À FAIRE -
- A) D'après le texte sur la fraude alimentaire, pourquoi certains pays sont-ils plus avancés que d'autres face à la fraude alimentaire ?
- B) Recopiez fidèlement le passage du texte sur la fraude alimentaire qui va de « Pendant deux jours, des » à « son absence ! ».

Au lendemain de la Conférence internationale sur la fraude alimentaire tenue les 4 et 5 avril derniers au Château Frontenac, il est difficile de ne pas réaliser que le Québec est en retard par rapport à l’Europe en ce qui a trait à la détection, la prévention et la répression de la fraude alimentaire, ce fléau qui génère des pertes annuelles de 40 milliards $ à l’échelle mondiale et qui est en pleine croissance.
Mais le rattrapage est en cours grâce, entre autres, à des personnes comme le professeur Samuel Godefroy, de l’Université Laval, et Marc Hamilton, PDG de la firme Environex, les deux citoyens de Québec à l’origine de ce grand rendez-vous international.
Pendant deux jours, des universitaires, industriels et représentants d’agences réglementaires d’une dizaine de pays, de l’Union européenne et des Nations Unies, de même que des policiers ont cerné les contours du « crime alimentaire ». Concept nouveau ici, la répression de ce crime mobilise des ressources de plusieurs centaines de millions de dollars en Chine et en Europe. Au Royaume-Uni, aux Pays-Bas, en Chine, des unités spéciales de la police ont été mises en place, des législations musclées ont été votées et des regroupements d’industriels ont entrepris de prendre le taureau par les cornes.
Le MAPAQ a brillé par son absence !
Signe que nous n’en sommes pas encore là, le Mapaq a brillé par son absence lors de cet événement international tenu à quelques kilomètres de son siège social et l’Agence canadienne d’inspection des aliments, notre principal chien de garde en matière alimentaire, a été très discrète.
C’est que, expliquent MM. Godefroy et Hamilton, les pays les plus en avance sur la fraude alimentaire sont ceux qui ont connu les plus grands scandales, comme ceux du lait maternisé contaminé à la mélamine en Chine et des mets préparés à base de viande de cheval au lieu de bœuf en Europe. Et encore là, le réveil est récent. « Une telle conférence n’aurait pas été possible il y a seulement cinq ans », souligne le professeur Godefroy.

DOCUMENTS SOURCES -
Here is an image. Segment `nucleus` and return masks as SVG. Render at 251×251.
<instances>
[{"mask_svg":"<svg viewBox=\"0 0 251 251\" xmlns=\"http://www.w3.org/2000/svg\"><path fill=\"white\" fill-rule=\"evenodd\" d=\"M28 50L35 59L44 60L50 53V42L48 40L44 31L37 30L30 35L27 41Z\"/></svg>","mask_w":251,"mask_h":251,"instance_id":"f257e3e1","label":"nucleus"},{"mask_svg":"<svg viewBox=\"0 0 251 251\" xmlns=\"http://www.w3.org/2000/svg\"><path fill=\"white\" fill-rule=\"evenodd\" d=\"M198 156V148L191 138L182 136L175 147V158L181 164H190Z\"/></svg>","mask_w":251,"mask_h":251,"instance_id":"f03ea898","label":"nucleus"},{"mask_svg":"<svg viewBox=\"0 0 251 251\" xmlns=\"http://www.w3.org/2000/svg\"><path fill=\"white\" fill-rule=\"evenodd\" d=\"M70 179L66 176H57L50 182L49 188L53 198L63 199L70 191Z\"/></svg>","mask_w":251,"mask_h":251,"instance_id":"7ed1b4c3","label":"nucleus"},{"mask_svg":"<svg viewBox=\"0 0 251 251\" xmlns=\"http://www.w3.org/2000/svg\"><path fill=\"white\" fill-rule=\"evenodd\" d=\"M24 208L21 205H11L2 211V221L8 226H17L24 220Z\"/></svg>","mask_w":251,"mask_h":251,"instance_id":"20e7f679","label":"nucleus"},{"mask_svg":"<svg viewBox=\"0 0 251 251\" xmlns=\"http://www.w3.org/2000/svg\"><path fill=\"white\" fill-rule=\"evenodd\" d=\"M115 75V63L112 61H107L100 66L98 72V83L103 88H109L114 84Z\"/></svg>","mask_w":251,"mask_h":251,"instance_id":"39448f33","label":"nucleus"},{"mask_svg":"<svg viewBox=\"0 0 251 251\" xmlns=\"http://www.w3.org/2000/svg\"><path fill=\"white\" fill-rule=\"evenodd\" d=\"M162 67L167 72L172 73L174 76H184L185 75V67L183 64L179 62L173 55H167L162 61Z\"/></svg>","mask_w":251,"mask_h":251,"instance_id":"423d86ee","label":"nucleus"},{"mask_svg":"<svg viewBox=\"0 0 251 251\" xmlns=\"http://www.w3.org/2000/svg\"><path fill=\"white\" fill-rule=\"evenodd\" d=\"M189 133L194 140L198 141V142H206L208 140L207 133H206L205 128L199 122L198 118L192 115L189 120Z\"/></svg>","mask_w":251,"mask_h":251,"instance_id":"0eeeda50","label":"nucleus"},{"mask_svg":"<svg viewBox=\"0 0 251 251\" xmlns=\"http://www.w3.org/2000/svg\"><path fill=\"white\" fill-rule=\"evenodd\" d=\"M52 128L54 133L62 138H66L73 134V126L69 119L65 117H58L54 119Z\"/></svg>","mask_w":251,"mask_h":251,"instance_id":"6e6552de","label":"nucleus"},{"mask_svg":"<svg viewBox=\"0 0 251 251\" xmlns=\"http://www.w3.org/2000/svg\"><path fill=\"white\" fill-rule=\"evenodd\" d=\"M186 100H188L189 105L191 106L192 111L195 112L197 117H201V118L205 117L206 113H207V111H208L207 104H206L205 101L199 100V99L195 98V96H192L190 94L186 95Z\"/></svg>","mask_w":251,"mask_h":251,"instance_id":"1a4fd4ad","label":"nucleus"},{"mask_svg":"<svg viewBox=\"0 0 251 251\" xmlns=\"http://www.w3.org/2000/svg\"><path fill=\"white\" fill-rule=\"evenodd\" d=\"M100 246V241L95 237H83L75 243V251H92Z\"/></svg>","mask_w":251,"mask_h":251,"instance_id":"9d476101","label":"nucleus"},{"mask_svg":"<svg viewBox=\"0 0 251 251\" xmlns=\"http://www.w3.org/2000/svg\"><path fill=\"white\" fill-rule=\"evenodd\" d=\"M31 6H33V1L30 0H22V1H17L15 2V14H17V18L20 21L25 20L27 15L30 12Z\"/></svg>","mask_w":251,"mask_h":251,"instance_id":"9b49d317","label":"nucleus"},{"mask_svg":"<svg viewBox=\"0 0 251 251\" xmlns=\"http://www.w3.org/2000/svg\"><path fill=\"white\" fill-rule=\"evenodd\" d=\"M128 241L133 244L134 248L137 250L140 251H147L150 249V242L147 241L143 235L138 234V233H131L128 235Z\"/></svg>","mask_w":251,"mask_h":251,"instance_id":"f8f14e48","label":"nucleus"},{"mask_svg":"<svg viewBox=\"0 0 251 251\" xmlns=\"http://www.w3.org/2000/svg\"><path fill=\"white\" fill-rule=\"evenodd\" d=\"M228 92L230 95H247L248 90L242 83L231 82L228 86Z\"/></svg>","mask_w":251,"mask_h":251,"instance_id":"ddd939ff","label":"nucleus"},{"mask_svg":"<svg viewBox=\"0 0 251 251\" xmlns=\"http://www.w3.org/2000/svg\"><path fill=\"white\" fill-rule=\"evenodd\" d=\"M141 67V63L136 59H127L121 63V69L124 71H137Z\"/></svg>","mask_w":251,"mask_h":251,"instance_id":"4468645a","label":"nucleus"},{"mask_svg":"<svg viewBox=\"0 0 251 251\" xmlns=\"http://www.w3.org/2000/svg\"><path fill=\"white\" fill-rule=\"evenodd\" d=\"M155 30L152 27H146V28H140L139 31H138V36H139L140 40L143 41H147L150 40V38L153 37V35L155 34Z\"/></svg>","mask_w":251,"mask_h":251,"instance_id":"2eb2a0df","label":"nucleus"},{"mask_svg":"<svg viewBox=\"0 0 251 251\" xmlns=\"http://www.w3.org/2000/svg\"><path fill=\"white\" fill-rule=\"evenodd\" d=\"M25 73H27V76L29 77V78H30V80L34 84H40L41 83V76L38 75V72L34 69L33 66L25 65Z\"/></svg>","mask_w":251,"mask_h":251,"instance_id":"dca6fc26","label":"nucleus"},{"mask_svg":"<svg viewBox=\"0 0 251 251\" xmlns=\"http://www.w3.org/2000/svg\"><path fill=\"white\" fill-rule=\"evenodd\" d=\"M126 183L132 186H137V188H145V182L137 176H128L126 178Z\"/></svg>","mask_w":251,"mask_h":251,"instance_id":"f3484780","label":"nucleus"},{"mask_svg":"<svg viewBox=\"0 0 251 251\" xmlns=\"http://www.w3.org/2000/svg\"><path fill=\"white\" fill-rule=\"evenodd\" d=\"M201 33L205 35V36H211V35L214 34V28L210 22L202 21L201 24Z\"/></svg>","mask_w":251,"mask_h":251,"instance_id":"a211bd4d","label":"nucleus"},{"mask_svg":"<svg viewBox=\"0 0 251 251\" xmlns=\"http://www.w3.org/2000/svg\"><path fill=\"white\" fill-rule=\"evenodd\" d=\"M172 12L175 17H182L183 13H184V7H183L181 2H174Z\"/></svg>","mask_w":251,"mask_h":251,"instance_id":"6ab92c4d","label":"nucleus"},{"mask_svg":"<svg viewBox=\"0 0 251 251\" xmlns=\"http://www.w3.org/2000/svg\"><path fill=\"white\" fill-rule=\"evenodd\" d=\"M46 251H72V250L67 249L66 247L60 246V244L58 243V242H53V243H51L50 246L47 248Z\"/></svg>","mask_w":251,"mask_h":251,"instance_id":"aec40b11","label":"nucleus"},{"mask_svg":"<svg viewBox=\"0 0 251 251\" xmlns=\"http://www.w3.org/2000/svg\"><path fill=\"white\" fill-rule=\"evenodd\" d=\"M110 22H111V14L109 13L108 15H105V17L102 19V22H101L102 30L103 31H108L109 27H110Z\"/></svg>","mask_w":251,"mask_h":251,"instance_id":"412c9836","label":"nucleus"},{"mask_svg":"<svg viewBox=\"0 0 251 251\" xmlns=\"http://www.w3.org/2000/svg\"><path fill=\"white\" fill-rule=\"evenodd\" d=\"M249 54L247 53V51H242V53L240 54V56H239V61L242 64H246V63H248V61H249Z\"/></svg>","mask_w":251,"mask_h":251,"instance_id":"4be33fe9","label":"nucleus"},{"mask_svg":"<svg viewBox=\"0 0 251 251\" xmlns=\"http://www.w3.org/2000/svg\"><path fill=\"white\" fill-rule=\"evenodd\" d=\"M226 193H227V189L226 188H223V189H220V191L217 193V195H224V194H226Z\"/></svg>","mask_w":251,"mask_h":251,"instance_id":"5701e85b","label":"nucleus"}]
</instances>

CORRIGÉ -
- A) Selon MM. Godefroy et Hamilton, les pays les plus en avance sont ceux qui ont connu les plus grands scandales. On peut citer le lait maternisé contaminé à la mélamine en Chine et les mets préparés à base de viande de cheval au lieu de bœuf en Europe.

- B)
Pendant deux jours, des universitaires, industriels et représentants d’agences réglementaires d’une dizaine de pays, de l’Union européenne et des Nations Unies, de même que des policiers ont cerné les contours du « crime alimentaire ». Concept nouveau ici, la répression de ce crime mobilise des ressources de plusieurs centaines de millions de dollars en Chine et en Europe. Au Royaume-Uni, aux Pays-Bas, en Chine, des unités spéciales de la police ont été mises en place, des législations musclées ont été votées et des regroupements d’industriels ont entrepris de prendre le taureau par les cornes.
Le MAPAQ a brillé par son absence !